增强甲状腺结节检测和诊断：用于临床部署的移动优化DeepLabV3+方法。

目的：本研究旨在提高超声图像中甲状腺结节分割的效率和准确性，最终提高结节的检测和诊断水平。对于在移动和嵌入式设备上的临床部署，DeepLabV3+努力实现轻量级架构和高分割精度之间的平衡。方法：使用高分辨率超声成像设备精心策划了超声图像的综合数据集。数据采集遵循标准化方案，确保高质量成像。预处理步骤包括降噪和对比度优化，以提高图像清晰度。放射科专家通过细致的注释提供了地面真相标签。为了提高分割性能，我们将MobileNetV2和深度可分离扩展卷积集成到空间金字塔池（ASPP）模块中，并结合金字塔池模块（PPM）和注意机制。为了减轻分类不平衡，我们在超声图像分类过程中采用了Tversky损失函数。结果：在语义图像分割中，DeepLabV3+仅利用12.4 MB的参数（包括权重和偏置），实现了令人印象深刻的94.37%的交集超过联合（IoU）。这种惊人的准确性证明了我们方法的有效性。医学成像分析中的高IoU值反映了该模型准确描绘物体边界的能力。结论：DeepLabV3+在甲状腺结节分割方面取得了重大进展，特别是在甲状腺癌的筛查和诊断方面。所获得的分割结果为未来的研究提供了有希望的方向，特别是在甲状腺结节的早期发现方面。在移动设备上部署这种算法为早期诊断提供了一种实用的解决方案，并有可能改善患者的治疗效果。

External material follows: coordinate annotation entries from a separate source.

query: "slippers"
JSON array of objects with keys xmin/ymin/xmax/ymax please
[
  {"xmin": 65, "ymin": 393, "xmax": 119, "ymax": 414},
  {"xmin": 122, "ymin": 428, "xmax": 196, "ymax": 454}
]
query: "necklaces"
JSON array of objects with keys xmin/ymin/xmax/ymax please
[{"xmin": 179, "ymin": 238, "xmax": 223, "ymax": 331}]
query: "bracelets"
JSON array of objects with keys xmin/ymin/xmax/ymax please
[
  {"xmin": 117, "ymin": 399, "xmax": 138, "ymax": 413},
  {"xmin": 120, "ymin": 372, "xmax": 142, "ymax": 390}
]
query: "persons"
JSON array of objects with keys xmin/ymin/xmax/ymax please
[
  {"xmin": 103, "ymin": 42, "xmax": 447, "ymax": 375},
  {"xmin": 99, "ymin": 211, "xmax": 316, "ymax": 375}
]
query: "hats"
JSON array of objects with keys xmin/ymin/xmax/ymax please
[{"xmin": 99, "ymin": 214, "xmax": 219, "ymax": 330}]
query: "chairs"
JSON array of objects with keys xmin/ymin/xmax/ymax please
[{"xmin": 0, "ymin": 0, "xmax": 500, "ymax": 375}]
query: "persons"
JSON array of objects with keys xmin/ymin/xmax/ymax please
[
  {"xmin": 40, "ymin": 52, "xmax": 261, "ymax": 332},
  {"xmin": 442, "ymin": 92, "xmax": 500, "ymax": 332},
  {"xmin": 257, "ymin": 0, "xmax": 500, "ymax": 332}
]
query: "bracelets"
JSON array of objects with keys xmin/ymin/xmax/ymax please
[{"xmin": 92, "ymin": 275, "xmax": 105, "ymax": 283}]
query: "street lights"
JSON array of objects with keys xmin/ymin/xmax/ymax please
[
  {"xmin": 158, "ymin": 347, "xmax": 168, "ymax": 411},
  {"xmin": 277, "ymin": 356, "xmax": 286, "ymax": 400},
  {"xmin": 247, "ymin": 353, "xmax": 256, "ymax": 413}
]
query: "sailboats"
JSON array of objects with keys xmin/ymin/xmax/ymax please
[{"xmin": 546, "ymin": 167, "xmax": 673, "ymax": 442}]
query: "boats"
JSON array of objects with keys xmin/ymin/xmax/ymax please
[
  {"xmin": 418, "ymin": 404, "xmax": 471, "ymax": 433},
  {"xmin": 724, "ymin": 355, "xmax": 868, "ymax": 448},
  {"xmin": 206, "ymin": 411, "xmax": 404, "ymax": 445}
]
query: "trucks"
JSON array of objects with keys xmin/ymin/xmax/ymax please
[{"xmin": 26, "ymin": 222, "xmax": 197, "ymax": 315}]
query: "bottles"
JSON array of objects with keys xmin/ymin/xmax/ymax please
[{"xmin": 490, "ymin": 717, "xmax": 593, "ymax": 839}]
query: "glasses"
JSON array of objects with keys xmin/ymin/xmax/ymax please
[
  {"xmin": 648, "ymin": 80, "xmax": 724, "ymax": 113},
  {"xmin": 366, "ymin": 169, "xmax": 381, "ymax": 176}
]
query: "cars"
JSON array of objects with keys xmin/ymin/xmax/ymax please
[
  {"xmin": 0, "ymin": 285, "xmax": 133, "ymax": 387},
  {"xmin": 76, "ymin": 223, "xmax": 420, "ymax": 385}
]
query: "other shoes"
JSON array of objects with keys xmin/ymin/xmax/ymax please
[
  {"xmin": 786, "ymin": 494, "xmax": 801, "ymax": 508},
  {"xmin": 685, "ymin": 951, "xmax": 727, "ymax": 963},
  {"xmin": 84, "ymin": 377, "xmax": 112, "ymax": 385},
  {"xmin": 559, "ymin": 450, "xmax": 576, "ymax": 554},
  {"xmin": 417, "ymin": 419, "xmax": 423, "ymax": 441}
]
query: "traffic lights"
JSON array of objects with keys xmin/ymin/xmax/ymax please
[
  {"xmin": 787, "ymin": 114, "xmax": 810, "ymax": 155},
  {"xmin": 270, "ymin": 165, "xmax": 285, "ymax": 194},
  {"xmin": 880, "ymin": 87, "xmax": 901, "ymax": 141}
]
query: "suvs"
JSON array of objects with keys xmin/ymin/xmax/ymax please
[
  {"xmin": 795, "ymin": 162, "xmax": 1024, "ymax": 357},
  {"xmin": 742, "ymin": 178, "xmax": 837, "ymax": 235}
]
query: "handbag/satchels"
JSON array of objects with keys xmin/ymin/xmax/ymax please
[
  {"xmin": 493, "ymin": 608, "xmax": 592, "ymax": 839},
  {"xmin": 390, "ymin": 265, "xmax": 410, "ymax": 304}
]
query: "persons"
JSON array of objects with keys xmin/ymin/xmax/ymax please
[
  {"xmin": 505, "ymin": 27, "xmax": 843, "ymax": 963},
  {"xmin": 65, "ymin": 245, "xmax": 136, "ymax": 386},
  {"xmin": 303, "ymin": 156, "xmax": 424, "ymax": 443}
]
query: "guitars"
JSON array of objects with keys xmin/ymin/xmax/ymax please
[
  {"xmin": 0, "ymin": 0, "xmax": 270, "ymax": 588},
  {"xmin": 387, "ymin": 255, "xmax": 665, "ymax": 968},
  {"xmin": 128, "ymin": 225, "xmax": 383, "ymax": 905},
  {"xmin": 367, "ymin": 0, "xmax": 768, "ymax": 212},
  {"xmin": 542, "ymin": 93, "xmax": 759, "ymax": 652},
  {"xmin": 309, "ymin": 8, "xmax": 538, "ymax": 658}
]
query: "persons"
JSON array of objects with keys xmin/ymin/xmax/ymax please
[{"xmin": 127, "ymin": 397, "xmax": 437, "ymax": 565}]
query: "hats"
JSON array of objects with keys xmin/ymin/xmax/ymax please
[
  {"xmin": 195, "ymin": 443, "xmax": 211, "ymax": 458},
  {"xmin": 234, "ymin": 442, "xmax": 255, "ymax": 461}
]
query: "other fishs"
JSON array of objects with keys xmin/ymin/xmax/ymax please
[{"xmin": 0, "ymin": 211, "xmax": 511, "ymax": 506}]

本文章由计算机程序翻译，如有差异，请以英文原文为准。

求助全文

约1分钟内获得全文求助全文

来源期刊

Frontiers in Physiology PHYSIOLOGY-

CiteScore

6.50

自引率

5.00%

发文量

2608

审稿时长

14 weeks

期刊介绍： Frontiers in Physiology is a leading journal in its field, publishing rigorously peer-reviewed research on the physiology of living systems, from the subcellular and molecular domains to the intact organism, and its interaction with the environment. Field Chief Editor George E. Billman at the Ohio State University Columbus is supported by an outstanding Editorial Board of international researchers. This multidisciplinary open-access journal is at the forefront of disseminating and communicating scientific knowledge and impactful discoveries to researchers, academics, clinicians and the public worldwide.